Transaction isolation is weaker than Spark. If you’re running multiple concurrent writers to the same Delta table, you might hit conflicts. Our pipeline is sequential, so this hasn’t been an issue.

When You Actually Need Spark

If your data is measured in gigabytes or terabytes, Spark is probably the right choice. DuckDB can handle larger-than-RAM datasets but it’s not designed for that.

If you need distributed processing across multiple machines, Spark is built for that. DuckDB is single-process.

If you’re already on Databricks or EMR and the infrastructure is there, use it. PySpark with Delta Lake is mature and well-supported.

If you need advanced Delta Lake features like MERGE with complex predicates or deletion vectors, PySpark has better support than delta-rs.

But if you’re processing megabytes or small gigabytes on a single machine for analytical workloads, DuckDB + delta-rs gives you Delta Lake without the complexity.

The Dagster Integration

Dagster assets work beautifully with this stack. Each asset is a Python function that reads from Delta tables via DuckDB and writes back via delta-rs.

@asset
def silver_ad_billing_anonymized(
    context,
    bronze_ad_billing,
    delta_lake,
    duckdb_delta
):
    # Read from Bronze via DuckDB
    df = duckdb_delta.query_delta_table("billing_data")

    # Transform in pandas
    df = transform_and_anonymize(df)

    # Write to Silver via delta-rs
    delta_lake.write_silver(df, "billing_data_anonymized")

    return {"rows": len(df)}

Dagster handles the dependency graph, materialization scheduling, and asset versioning.

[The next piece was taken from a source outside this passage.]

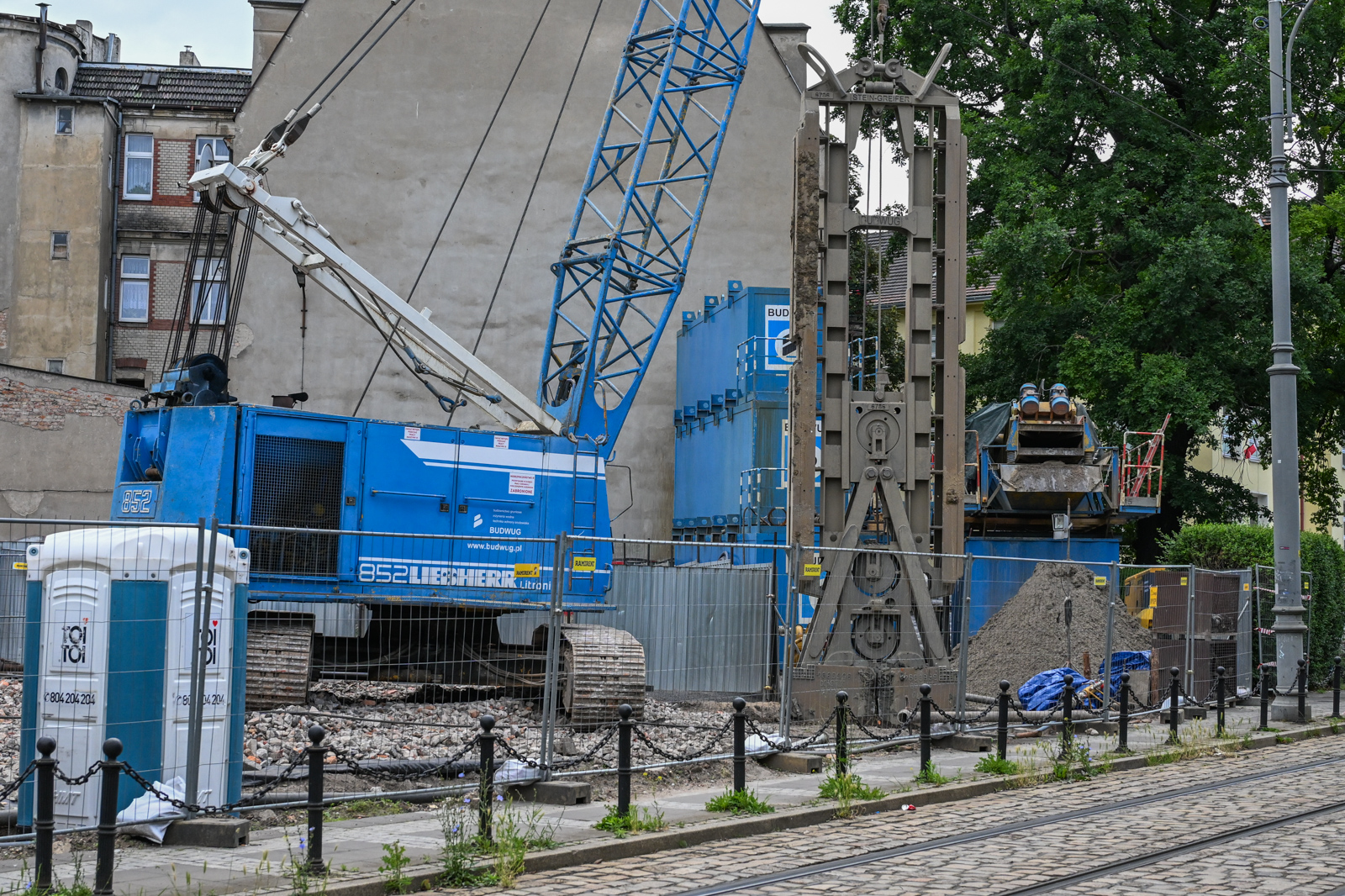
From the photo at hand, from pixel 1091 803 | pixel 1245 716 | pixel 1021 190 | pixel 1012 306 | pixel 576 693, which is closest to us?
pixel 1091 803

DuckDB handles fast queries. Delta-rs handles transactional writes. It’s a clean separation of concerns.

Key Lessons

You don’t need Spark to use Delta Lake. DuckDB for reads and delta-rs for writes cover most analytical pipeline use cases.

The complexity of Spark is justified at scale but painful at small-to-medium size. Know your data volume and choose accordingly.

DuckDB’s Delta integration is fast and feature-rich. Time travel, predicate pushdown, columnar processing all work without a cluster.

Schema evolution in delta-rs matches PySpark behavior. New columns are automatically added with schema_mode="merge".

In-process databases like DuckDB have much lower overhead than distributed systems. For data that fits in memory, they’re faster and simpler.

Delta Lake’s value isn’t tied to Spark. The transaction log, versioning, and ACID guarantees work with any implementation.